Estados Unidos presiona a 19 países de América Latina para que abandonen la Corte Penal Internacional
El secretario de Defensa, Pete Hegseth, planteó la solicitud durante un foro de seguridad celebrado en Panamá y acusó a la Corte Penal Internacional de amenazar la soberanía de Estados Unidos y de sus aliados. El pedido alcanza a los integrantes de la coalición regional impulsada por Washington contra el narcotráfico.

El Gobierno de Estados Unidos pidió a los países latinoamericanos y caribeños que integran su coalición contra los cárteles del narcotráfico que abandonen la Corte Penal Internacional (CPI), profundizando así su enfrentamiento con el tribunal con sede en La Haya.
La solicitud fue formulada por el secretario de Defensa, Pete Hegseth, durante un encuentro de seguridad regional celebrado en Panamá, donde cuestionó duramente la actuación de la Corte y aseguró que representa una amenaza para la soberanía de los Estados.
Hegseth reclama una ruptura con la CPI
Ante representantes de Defensa y Seguridad de la región, Hegseth recomendó que todos los miembros de la Coalición de las Américas contra los Cárteles se retiren de la Corte y rechacen cualquier intento del organismo de ejercer jurisdicción sobre sus gobiernos o fuerzas de seguridad.
El funcionario sostuvo que no existe una base legítima para que la CPI intervenga en operaciones militares desarrolladas por Estados Unidos o sus aliados en el marco de la lucha contra el narcotráfico.
La coalición promovida por la administración de Donald Trump reúne actualmente a 19 países de América Latina y el Caribe. Colombia formalizó recientemente su incorporación al bloque.
Estados Unidos no reconoce la jurisdicción del tribunal
La Corte Penal Internacional comenzó a funcionar en 2002 tras la entrada en vigor del Estatuto de Roma.
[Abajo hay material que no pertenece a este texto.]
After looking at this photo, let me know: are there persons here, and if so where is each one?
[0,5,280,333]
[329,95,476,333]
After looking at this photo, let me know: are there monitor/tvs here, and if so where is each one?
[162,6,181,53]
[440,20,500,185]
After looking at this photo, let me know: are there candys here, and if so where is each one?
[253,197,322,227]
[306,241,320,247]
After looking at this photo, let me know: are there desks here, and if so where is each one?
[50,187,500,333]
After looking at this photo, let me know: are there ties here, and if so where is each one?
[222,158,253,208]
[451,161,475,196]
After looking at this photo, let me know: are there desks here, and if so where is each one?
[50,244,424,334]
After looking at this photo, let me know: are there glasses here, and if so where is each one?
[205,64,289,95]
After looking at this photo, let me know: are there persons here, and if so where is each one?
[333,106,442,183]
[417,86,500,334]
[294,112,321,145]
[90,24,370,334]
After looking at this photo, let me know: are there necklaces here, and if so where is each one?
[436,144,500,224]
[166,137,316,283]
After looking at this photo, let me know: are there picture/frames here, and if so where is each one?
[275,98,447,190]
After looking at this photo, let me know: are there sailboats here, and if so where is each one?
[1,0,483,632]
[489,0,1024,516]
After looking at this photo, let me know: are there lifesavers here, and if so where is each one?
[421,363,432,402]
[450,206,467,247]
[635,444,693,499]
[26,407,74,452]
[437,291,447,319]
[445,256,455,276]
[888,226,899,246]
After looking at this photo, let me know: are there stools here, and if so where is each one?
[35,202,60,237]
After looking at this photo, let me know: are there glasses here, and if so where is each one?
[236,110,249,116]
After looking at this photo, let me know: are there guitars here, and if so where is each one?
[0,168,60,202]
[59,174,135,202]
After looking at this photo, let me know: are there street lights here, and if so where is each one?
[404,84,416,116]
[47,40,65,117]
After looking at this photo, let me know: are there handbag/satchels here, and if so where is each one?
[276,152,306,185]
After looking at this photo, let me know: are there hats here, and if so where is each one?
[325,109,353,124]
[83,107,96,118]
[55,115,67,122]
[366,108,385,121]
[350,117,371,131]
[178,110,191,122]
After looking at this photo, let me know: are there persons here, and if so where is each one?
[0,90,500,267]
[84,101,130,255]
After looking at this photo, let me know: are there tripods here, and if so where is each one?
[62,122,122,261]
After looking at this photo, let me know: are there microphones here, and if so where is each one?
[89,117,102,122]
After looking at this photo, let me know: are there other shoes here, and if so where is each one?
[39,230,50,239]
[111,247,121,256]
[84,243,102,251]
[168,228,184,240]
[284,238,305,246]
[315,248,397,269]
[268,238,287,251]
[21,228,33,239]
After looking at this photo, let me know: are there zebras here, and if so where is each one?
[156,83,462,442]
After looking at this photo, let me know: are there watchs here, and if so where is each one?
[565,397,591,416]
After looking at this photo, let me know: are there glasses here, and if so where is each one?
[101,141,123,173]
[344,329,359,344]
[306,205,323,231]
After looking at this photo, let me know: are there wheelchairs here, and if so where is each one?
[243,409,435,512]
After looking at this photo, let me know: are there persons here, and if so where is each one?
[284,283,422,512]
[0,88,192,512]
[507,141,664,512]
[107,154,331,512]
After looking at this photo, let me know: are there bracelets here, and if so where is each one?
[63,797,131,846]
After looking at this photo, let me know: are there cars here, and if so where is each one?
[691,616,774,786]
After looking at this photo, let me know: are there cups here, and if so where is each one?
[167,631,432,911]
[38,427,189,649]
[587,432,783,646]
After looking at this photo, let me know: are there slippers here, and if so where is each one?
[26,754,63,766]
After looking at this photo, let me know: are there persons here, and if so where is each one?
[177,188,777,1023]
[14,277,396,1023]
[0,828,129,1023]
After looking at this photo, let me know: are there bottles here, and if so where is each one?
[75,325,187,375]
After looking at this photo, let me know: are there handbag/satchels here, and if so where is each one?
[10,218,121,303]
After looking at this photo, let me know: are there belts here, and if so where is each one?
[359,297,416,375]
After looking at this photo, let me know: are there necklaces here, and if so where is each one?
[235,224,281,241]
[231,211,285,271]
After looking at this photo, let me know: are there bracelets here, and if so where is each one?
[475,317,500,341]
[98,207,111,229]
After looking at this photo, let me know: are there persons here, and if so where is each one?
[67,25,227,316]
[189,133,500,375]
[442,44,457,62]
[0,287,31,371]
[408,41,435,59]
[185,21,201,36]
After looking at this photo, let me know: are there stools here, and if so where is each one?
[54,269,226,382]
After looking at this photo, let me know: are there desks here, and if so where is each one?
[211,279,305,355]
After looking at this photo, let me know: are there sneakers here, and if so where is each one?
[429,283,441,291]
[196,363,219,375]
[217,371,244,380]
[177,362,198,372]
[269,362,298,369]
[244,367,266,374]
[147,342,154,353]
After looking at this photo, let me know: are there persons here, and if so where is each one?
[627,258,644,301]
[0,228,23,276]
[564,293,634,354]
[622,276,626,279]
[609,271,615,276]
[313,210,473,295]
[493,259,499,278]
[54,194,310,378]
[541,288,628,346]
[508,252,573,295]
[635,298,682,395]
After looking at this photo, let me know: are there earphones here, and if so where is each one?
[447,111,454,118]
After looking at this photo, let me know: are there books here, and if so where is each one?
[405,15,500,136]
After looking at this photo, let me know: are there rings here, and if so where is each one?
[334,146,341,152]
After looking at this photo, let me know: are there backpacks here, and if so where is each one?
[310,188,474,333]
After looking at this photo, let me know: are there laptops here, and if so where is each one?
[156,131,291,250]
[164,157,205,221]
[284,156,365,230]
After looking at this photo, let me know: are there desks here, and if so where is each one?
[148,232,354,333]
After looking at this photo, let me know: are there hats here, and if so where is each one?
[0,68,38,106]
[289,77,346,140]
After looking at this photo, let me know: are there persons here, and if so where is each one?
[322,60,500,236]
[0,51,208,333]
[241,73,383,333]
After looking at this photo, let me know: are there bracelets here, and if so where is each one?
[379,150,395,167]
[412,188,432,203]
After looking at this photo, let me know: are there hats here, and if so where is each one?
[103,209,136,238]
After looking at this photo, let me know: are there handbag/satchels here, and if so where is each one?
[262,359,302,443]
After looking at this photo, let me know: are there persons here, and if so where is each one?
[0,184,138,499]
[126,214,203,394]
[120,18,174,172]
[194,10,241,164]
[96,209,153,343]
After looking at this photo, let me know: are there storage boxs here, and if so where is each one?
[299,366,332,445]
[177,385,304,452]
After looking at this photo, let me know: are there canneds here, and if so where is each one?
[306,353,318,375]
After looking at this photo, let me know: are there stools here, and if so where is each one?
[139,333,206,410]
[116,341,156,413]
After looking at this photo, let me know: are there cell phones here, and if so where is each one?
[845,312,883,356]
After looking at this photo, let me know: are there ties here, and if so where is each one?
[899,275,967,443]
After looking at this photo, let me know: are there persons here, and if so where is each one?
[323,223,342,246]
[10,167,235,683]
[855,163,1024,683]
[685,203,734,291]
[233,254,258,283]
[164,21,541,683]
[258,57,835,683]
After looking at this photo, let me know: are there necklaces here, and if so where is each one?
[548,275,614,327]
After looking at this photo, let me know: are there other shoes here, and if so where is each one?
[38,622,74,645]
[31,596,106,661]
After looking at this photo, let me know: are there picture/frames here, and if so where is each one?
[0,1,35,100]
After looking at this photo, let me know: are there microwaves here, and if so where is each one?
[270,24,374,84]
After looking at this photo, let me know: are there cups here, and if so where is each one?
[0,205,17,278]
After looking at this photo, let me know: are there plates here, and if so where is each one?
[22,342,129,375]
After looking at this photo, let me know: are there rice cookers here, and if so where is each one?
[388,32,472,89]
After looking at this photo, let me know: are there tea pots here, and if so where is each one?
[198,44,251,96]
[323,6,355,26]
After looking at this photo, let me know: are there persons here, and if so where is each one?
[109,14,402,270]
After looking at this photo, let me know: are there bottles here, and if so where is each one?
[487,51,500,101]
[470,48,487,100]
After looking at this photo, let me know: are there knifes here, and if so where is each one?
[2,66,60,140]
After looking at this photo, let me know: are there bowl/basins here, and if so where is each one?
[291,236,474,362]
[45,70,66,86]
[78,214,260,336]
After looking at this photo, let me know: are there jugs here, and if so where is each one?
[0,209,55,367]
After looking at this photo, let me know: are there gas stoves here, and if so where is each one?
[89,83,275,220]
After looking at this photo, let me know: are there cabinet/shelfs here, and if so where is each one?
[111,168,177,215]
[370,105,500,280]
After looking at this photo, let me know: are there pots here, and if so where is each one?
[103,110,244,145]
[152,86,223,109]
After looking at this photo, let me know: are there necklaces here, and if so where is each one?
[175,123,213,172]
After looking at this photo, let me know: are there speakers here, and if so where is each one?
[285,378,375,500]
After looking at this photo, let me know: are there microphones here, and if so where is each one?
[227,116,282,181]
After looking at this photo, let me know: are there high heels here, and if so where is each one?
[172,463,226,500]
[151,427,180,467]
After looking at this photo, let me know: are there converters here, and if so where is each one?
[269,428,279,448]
Su misión es investigar y juzgar delitos como genocidio, crímenes de guerra y crímenes de lesa humanidad cuando las autoridades nacionales no pueden o no quieren llevar adelante esos procesos.
Estados Unidos nunca ratificó el Estatuto de Roma y, por lo tanto, no es Estado parte de la CPI. Otras grandes potencias, entre ellas China, Rusia e India, tampoco forman parte del tribunal.
Washington mantuvo durante años una relación de cooperación selectiva con la Corte, aunque esa distancia se profundizó durante la administración Trump.
Las sanciones aumentaron el enfrentamiento
El Gobierno estadounidense impuso sanciones contra integrantes de la CPI, incluyendo restricciones de ingreso a Estados Unidos y congelamiento de activos de determinados jueces y fiscales.
Las medidas estuvieron relacionadas principalmente con las investigaciones del tribunal sobre presuntos crímenes cometidos en el marco del conflicto entre Israel y los palestinos en Gaza.
La administración Trump considera que la Corte intenta extender indebidamente su jurisdicción sobre ciudadanos de países que no reconocen plenamente su autoridad.
Operaciones antidrogas también generan cuestionamientos
El planteamiento de Hegseth aparece además en medio de la ofensiva militar estadounidense contra el narcotráfico en el Caribe y el Pacífico oriental.
De acuerdo con la información difundida, Estados Unidos ha realizado ataques contra embarcaciones señaladas como parte de redes de tráfico de drogas. Un recuento citado por AFP señala alrededor de 215 muertos en 53 operaciones.
Juristas y organizaciones de derechos humanos han cuestionado la legalidad de esas acciones y planteado que algunas podrían constituir ejecuciones extrajudiciales. Hasta el momento, según la información disponible en el artículo, no se presentó una denuncia formal ante la CPI por estos hechos.
Washington defiende los resultados de su ofensiva
Hegseth aseguró que las operaciones provocaron una importante reducción del tránsito de embarcaciones vinculadas al narcotráfico y rechazó que organismos internacionales puedan interferir en las acciones de seguridad desarrolladas por Washington.
El secretario de Defensa también acusó a determinados organismos internacionales y sectores políticos de intentar utilizar la justicia internacional contra militares estadounidenses y de países aliados.
Una decisión delicada para América Latina
El pedido estadounidense podría abrir un nuevo foco de tensión diplomática en la región, especialmente porque varios países latinoamericanos mantienen compromisos jurídicos con la Corte Penal Internacional.
La presión coloca a los gobiernos involucrados frente a una decisión de fuerte impacto político: continuar dentro del sistema de justicia internacional establecido por el Estatuto de Roma o atender el pedido de Washington en momentos en que Estados Unidos busca ampliar la cooperación militar y de seguridad contra el crimen organizado en el continente.